Als sie 16 Jahre alt geworden ist, sehnt sie sich nach ihrer Mutter zurück. Obwohl im Kinderheim für sie in jeder Weise gesorgt ist, möchte sie bei ihr leben und tritt wieder in ihre alte Welt von Armut und Elend ein. Es hat sich bei der Mutter nichts geändert. Doch Chandani beginnt nun, für ihre Mutter zu kämpfen. Sie geht zu den Fabriken in ihrer Umgebung und bittet unter Tränen, ihrer Mutter doch eine Arbeit zu geben. In einer Tabak-verarbeitenden Fabrik findet sie endlich Gehör und ihre Mutter fortan eine Arbeit. In Schichtdiensten schneidet sie die Tabakblätter klein, eine Tätigkeit, die ihre sonst schon sehr angegriffenen Lungen noch mehr schwächt. Doch 3.200,- Rupien (damals ca. 80,- DM) ist das monatliche Einkommen. Für 1.800 Rupien mieten sie einen winzig kleinen leeren Raum ohne Möbel. Eine kleine Kochplatte für einen Topf haben sie sich gekauft. Sie schlafen auf dem Boden. Eine Toilette gibt es nicht, nur Platz unter Bäumen und Sträuchern im Freien.
Das Wasser gilt es aus dem Brunnen zu holen, der 500 Meter entfernt ist. Das kann sie natürlich nur mit Hilfe der Mutter tun, wie soll sie einen gefüllten Eimer mit ihren Füßen aus dem Brunnen ziehen! Doch für sie zählt nur eines: sie sind wieder zusammen! Und Chandani findet sich in jeder Lebenslage zurecht.
Sie erhält wertvolle finanzielle Hilfe durch eine Schweizer Dame, die eine Patenschaft für sie übernommen hat. Die beiden waren sich auf einer von uns organisierten Rundreise durchs Land begegnet. Jetzt kann Chandani die nötigen Studienbücher, Kleidung, Nahrung und Fahrgelder zur Schule sowie die Gebühren für den späteren Besuch der Universität leichter finanzieren.
1997 gelingt Chandani das Abitur. Sie ist glücklich und bittet nun um Eintritt in die Universität. Sie möchte Jura studieren. Sie will eine Rechtsanwältin für die Armen sein! Das ist ihr ganzes Sinnen und Trachten.

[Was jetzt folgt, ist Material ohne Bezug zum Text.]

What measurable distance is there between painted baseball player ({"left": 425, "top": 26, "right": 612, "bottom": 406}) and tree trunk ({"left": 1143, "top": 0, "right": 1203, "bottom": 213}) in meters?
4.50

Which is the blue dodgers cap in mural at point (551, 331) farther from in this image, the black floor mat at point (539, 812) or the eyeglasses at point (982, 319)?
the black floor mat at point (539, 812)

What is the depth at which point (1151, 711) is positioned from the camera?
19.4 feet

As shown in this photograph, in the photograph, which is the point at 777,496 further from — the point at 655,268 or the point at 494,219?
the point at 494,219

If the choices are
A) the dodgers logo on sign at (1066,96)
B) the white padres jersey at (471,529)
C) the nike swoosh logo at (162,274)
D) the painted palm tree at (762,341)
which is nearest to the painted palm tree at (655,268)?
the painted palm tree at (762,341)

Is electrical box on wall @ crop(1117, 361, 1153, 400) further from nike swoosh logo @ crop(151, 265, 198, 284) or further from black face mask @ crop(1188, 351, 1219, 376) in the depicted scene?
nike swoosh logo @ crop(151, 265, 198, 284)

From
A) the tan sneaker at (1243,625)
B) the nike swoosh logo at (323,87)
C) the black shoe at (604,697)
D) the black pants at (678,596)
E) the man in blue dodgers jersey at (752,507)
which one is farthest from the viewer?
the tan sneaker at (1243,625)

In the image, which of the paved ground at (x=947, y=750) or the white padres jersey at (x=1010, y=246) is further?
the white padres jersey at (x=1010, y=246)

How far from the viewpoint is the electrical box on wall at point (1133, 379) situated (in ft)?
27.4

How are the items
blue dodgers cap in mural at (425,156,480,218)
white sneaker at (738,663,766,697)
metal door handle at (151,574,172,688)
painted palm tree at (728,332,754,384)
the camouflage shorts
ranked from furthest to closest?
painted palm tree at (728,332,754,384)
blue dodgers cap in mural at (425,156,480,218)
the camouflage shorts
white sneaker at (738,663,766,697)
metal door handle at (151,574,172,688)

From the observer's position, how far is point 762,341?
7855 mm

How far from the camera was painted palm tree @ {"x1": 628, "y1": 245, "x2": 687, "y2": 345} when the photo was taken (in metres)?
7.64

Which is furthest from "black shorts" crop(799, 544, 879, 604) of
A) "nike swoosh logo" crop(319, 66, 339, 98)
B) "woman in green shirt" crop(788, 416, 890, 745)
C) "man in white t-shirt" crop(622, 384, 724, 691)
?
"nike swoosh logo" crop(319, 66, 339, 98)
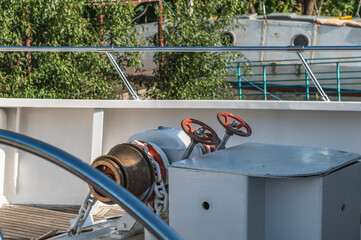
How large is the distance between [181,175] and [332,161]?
76cm

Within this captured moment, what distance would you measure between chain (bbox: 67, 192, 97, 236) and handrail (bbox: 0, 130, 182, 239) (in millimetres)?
2074

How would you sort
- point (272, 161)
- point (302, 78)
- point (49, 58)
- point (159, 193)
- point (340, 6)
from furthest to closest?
point (340, 6) → point (302, 78) → point (49, 58) → point (159, 193) → point (272, 161)

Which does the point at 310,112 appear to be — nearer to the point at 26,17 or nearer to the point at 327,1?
the point at 26,17

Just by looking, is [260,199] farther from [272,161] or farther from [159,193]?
[159,193]

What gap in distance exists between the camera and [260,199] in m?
2.95

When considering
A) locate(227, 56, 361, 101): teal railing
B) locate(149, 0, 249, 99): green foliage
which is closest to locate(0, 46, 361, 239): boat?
locate(149, 0, 249, 99): green foliage

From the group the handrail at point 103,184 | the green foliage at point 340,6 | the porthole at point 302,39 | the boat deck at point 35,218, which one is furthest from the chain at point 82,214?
the green foliage at point 340,6

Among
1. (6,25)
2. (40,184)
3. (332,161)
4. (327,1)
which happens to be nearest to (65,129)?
(40,184)

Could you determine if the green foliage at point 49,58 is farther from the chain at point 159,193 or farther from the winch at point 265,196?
the winch at point 265,196

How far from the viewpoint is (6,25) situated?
380 inches

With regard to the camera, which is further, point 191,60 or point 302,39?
point 302,39

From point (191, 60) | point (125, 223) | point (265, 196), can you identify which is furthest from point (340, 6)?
point (265, 196)

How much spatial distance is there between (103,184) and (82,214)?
7.50 ft

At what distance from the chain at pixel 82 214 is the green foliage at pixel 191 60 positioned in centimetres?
756
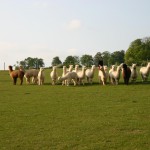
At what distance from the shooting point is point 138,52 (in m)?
98.2

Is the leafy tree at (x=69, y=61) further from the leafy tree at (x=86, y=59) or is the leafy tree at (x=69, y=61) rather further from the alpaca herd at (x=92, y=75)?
the alpaca herd at (x=92, y=75)

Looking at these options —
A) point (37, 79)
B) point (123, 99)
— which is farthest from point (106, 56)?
point (123, 99)

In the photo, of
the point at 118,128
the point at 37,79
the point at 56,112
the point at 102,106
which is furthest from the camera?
the point at 37,79

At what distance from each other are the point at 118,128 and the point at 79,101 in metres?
5.91

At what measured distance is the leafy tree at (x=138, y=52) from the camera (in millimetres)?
96125

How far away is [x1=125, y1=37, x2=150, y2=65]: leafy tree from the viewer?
96.1m

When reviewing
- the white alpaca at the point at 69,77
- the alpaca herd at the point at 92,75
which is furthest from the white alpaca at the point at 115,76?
the white alpaca at the point at 69,77

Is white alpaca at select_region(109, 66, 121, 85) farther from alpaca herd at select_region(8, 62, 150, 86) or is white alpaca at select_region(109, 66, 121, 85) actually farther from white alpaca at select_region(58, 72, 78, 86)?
white alpaca at select_region(58, 72, 78, 86)

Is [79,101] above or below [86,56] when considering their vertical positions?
below

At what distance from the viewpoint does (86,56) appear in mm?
123312

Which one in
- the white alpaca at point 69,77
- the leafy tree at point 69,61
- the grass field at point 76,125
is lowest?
the grass field at point 76,125

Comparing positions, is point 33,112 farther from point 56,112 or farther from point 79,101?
point 79,101

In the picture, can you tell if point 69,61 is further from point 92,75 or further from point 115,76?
point 115,76

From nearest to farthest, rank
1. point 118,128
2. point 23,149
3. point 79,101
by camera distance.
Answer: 1. point 23,149
2. point 118,128
3. point 79,101
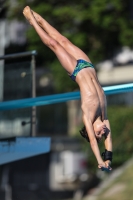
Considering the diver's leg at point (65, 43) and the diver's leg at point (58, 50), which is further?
the diver's leg at point (65, 43)

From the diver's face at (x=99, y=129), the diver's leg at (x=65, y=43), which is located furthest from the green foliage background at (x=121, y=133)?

Nach dem ersten Jahr ihres Studiums kommt sie weinend zu mir und erzählt mir: „Ich bin so traurig, denn was ich mir solange erträumt habe, kann ich nicht verantworten. In unserem Land gibt es so viel Korruption.“
Daraufhin wechselt sie ihren Studiengang. Journalismus, internationale Völkerverständigung, Psychologie, Englisch, Japanisch und Computerkurse (mit den Füßen) sind die Hauptfächer.
Niemals hat Chandani um etwas gebeten. Keiner durfte ihr helfen. Sie kann alles alleine, duschen, sich anziehen, die Toilette benutzen usw. Sie steht wortwörtlich mit beiden Füßen auf dem Boden und meistert ihr Leben in bewundernswerter Art und Weise.
Hier eine kleine für Chandani typische Geschichte:
Sie steigt in einen Bus ein und reicht dem Schaffner mit ihrem Fuß das Fahrgeld, als ein älterer Mitfahrer in Tränen ausbricht und sie anspricht: „Du bist ein Engel für die Menschen. Du zeigst ihnen durch deine Stärke, dass es immer wieder Wege im Leben gibt, um zu bestehen! Wie bist du nur so stark geworden? Du wirst in deinem Leben erfolgreich sein können mit deinem Mut und deiner Kraft. Ich wünsche dir viel Segen...“ Er wollte ihr das Fahrgeld reichen, doch sie lehnte dankend ab. Er war selbst einer der Armen....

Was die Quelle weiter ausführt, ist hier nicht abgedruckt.